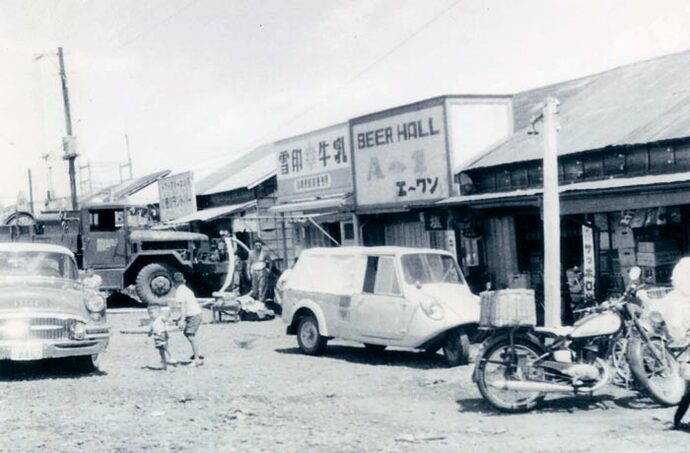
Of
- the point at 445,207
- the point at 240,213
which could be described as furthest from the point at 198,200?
the point at 445,207

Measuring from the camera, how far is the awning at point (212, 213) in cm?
2520

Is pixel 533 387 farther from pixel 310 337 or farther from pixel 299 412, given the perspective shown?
pixel 310 337

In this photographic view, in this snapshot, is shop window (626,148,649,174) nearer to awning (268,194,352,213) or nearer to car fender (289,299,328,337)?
car fender (289,299,328,337)

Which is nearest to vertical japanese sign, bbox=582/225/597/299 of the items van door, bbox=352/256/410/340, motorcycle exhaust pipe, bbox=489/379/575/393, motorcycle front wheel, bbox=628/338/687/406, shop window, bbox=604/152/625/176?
shop window, bbox=604/152/625/176

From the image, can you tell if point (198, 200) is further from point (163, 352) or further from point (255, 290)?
point (163, 352)

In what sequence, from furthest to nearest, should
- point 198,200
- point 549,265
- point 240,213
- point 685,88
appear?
point 198,200 → point 240,213 → point 685,88 → point 549,265

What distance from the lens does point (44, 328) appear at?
9.81 m

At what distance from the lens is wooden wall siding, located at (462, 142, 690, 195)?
11508mm

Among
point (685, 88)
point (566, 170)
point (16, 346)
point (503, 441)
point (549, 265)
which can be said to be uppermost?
point (685, 88)

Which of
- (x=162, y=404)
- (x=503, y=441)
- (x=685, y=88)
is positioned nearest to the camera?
(x=503, y=441)

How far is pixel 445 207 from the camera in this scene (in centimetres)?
1503

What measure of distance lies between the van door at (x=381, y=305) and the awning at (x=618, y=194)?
109 inches

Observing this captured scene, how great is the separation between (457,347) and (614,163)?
169 inches

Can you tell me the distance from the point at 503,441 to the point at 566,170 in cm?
767
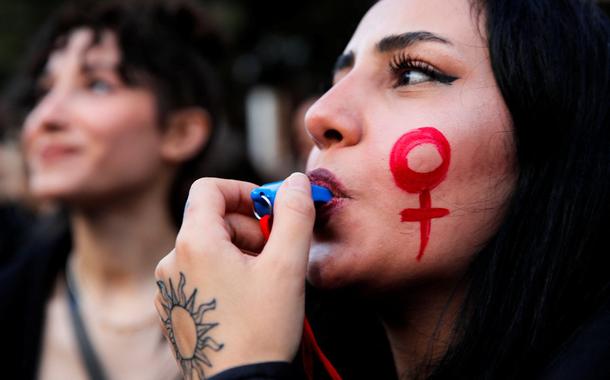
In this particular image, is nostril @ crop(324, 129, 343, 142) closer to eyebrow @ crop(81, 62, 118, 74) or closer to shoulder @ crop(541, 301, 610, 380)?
shoulder @ crop(541, 301, 610, 380)

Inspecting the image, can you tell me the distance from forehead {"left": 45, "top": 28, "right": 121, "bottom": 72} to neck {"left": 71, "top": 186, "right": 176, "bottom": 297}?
2.44 ft

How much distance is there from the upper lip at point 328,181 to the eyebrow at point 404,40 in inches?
15.4

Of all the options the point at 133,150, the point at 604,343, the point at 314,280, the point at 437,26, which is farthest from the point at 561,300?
the point at 133,150

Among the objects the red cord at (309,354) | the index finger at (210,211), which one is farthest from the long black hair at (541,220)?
the index finger at (210,211)

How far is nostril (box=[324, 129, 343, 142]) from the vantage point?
1.78 metres

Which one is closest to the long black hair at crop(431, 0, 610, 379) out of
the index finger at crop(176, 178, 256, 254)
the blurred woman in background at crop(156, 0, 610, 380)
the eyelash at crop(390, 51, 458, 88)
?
the blurred woman in background at crop(156, 0, 610, 380)

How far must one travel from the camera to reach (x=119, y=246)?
3.61 metres

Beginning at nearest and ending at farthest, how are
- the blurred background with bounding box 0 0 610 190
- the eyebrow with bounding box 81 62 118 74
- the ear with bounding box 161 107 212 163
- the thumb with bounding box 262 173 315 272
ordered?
the thumb with bounding box 262 173 315 272
the eyebrow with bounding box 81 62 118 74
the ear with bounding box 161 107 212 163
the blurred background with bounding box 0 0 610 190

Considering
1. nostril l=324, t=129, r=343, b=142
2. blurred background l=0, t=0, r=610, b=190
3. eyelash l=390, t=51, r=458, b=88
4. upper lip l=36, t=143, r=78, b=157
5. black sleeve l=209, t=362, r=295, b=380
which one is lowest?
blurred background l=0, t=0, r=610, b=190

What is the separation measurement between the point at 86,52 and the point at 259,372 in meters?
2.59

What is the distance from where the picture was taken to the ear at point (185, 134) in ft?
12.2

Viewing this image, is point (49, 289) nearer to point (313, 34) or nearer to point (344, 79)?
point (344, 79)

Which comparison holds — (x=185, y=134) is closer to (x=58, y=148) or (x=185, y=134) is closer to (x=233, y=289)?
(x=58, y=148)

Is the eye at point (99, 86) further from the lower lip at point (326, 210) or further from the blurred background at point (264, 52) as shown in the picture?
the blurred background at point (264, 52)
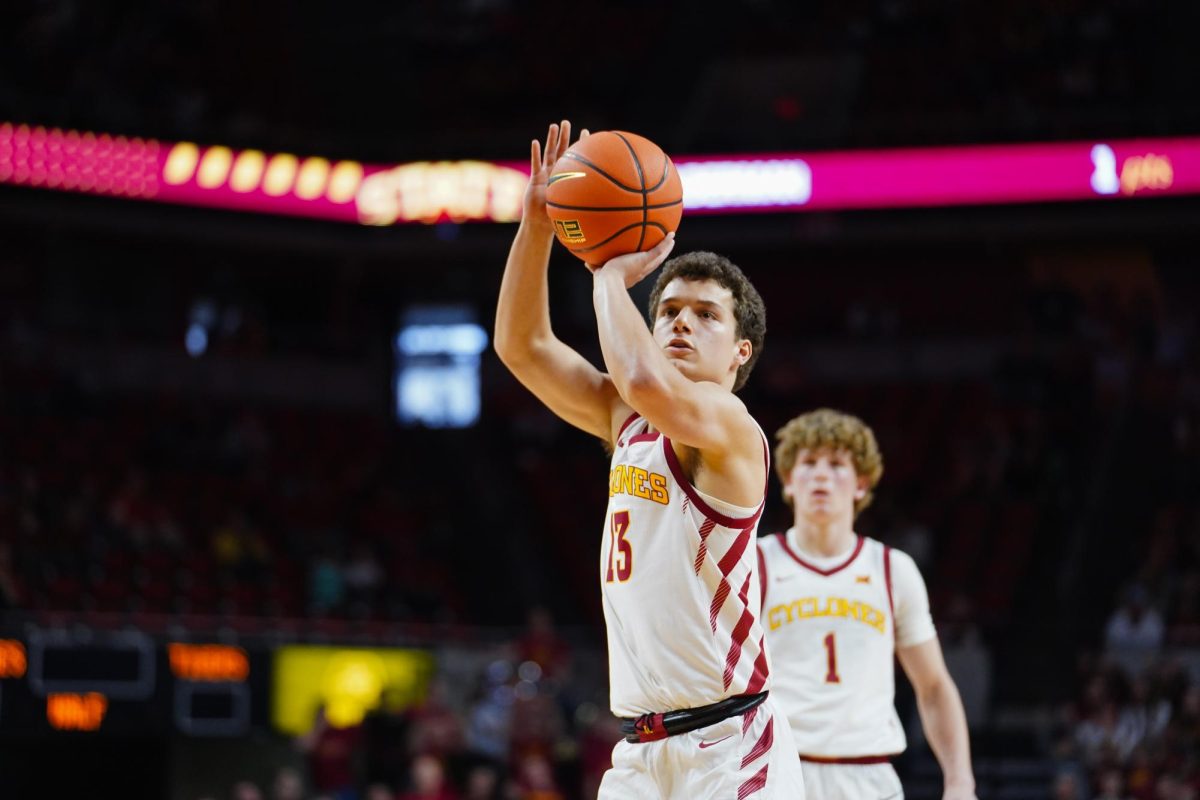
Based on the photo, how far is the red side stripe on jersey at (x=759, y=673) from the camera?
173 inches

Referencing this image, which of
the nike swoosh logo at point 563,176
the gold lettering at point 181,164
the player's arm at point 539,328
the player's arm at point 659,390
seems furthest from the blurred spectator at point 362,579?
the player's arm at point 659,390

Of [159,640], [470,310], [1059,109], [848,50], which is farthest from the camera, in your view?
[470,310]

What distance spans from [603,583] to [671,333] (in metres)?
0.68

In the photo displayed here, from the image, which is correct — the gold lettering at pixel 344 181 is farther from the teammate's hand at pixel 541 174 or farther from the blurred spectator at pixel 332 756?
the teammate's hand at pixel 541 174

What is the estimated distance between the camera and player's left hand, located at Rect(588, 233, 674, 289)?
436cm

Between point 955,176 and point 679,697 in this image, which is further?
point 955,176

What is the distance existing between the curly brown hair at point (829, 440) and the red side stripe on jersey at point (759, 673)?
6.87 feet

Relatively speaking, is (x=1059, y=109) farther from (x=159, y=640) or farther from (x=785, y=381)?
(x=159, y=640)

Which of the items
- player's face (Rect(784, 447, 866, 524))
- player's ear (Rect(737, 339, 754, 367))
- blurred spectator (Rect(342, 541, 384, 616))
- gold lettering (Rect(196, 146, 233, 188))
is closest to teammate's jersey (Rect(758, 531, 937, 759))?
player's face (Rect(784, 447, 866, 524))

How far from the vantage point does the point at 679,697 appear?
14.1 feet

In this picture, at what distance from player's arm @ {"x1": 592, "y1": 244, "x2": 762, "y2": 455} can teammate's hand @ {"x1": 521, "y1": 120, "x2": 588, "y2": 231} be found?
0.45 metres

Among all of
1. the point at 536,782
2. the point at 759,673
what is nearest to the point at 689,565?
the point at 759,673

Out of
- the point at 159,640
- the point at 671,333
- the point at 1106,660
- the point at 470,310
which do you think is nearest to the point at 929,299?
the point at 470,310

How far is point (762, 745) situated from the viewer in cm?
436
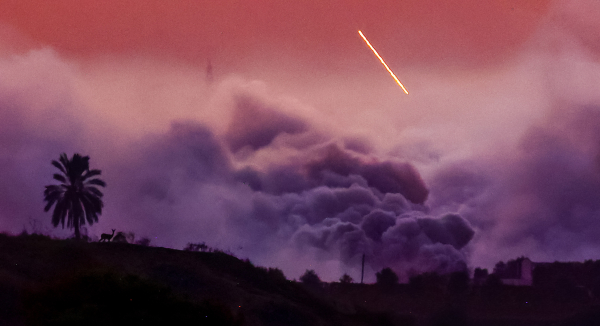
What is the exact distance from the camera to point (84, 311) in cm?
4028

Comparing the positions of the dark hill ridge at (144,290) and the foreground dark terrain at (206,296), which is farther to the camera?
the foreground dark terrain at (206,296)

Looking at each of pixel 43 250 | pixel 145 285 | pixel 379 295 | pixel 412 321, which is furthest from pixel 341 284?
pixel 145 285

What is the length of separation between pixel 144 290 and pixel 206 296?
23245 millimetres

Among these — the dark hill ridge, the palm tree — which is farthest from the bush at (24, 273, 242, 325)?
the palm tree

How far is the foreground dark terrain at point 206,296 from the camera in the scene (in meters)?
42.8

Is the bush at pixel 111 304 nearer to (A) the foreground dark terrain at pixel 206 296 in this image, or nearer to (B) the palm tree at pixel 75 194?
(A) the foreground dark terrain at pixel 206 296

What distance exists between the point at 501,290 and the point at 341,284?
27.6 m

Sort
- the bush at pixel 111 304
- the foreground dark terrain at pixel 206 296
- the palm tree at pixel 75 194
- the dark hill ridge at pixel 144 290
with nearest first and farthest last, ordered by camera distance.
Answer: the bush at pixel 111 304 → the dark hill ridge at pixel 144 290 → the foreground dark terrain at pixel 206 296 → the palm tree at pixel 75 194

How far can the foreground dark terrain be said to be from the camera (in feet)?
140

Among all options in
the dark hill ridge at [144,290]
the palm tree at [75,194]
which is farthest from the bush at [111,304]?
the palm tree at [75,194]

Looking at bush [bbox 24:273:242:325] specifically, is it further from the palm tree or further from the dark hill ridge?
the palm tree

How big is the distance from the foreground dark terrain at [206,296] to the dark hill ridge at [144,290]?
0.09 meters

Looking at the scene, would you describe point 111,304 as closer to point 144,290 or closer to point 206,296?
point 144,290

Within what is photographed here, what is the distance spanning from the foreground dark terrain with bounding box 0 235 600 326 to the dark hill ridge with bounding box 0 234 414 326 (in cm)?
9
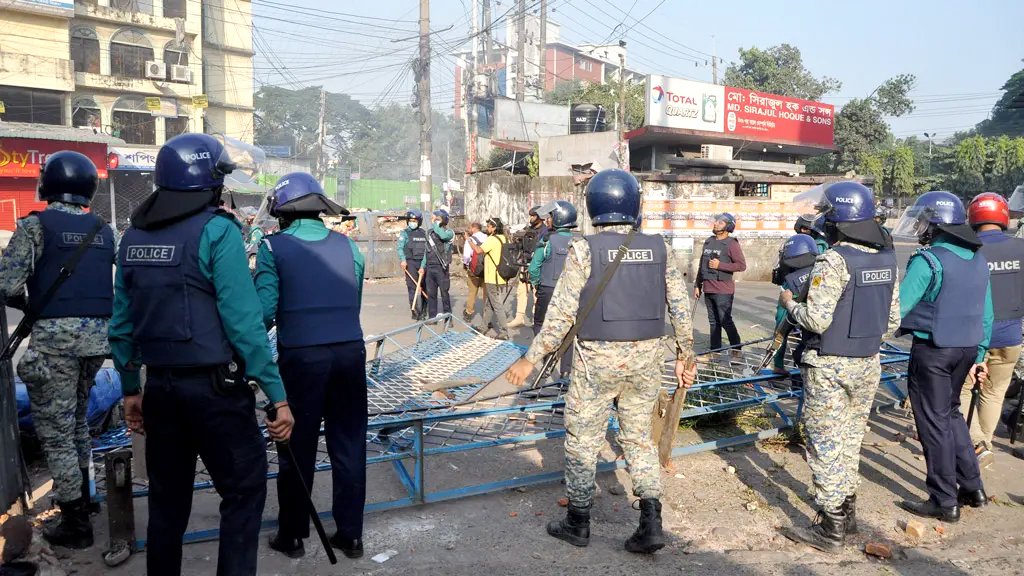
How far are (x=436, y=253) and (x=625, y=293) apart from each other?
7.26 m

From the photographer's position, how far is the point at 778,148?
94.4ft

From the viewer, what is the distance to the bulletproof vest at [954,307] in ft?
14.1

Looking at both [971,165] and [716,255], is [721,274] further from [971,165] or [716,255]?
[971,165]

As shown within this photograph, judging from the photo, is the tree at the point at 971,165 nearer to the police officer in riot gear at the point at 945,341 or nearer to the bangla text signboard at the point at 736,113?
the bangla text signboard at the point at 736,113

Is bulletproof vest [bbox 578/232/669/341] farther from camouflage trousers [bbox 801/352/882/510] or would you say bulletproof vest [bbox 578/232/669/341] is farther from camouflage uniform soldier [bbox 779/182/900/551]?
camouflage trousers [bbox 801/352/882/510]

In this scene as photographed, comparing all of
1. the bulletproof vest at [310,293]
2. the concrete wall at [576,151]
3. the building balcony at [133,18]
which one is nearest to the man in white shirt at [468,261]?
the bulletproof vest at [310,293]

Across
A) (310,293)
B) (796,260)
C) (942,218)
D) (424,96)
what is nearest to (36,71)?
(424,96)

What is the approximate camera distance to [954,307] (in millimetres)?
4320

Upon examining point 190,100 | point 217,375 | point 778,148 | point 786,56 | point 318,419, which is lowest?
point 318,419

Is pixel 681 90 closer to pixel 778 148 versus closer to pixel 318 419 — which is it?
pixel 778 148

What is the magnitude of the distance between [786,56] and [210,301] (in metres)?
49.9

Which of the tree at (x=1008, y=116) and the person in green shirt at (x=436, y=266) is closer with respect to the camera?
the person in green shirt at (x=436, y=266)

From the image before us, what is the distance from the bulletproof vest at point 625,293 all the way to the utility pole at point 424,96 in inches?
771

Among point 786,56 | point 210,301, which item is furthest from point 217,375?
point 786,56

→ Exercise brief: Extract, exactly as they appear, the lines from the one containing "What is the approximate" through the final line.

→ Solution to the problem:
What is the approximate camera distance to [954,307] (in millimetres)?
4320

Upon examining point 190,100 | point 217,375 | point 778,148 | point 786,56 | point 318,419, which is lowest?
point 318,419

Is pixel 681 90 closer to pixel 778 148 versus closer to pixel 318 419 — which is it?
pixel 778 148

What is the magnitude of the distance between [786,56] and [210,301] (in metres)?
49.9

Which of the tree at (x=1008, y=116) and the person in green shirt at (x=436, y=266) is closer with respect to the camera?
the person in green shirt at (x=436, y=266)

From the image before us, what is the distance from the bulletproof vest at point 625,293 all the way to the utility pole at point 424,96 in inches?
771

Among point 786,56 | point 210,301, which item is furthest from point 217,375?
point 786,56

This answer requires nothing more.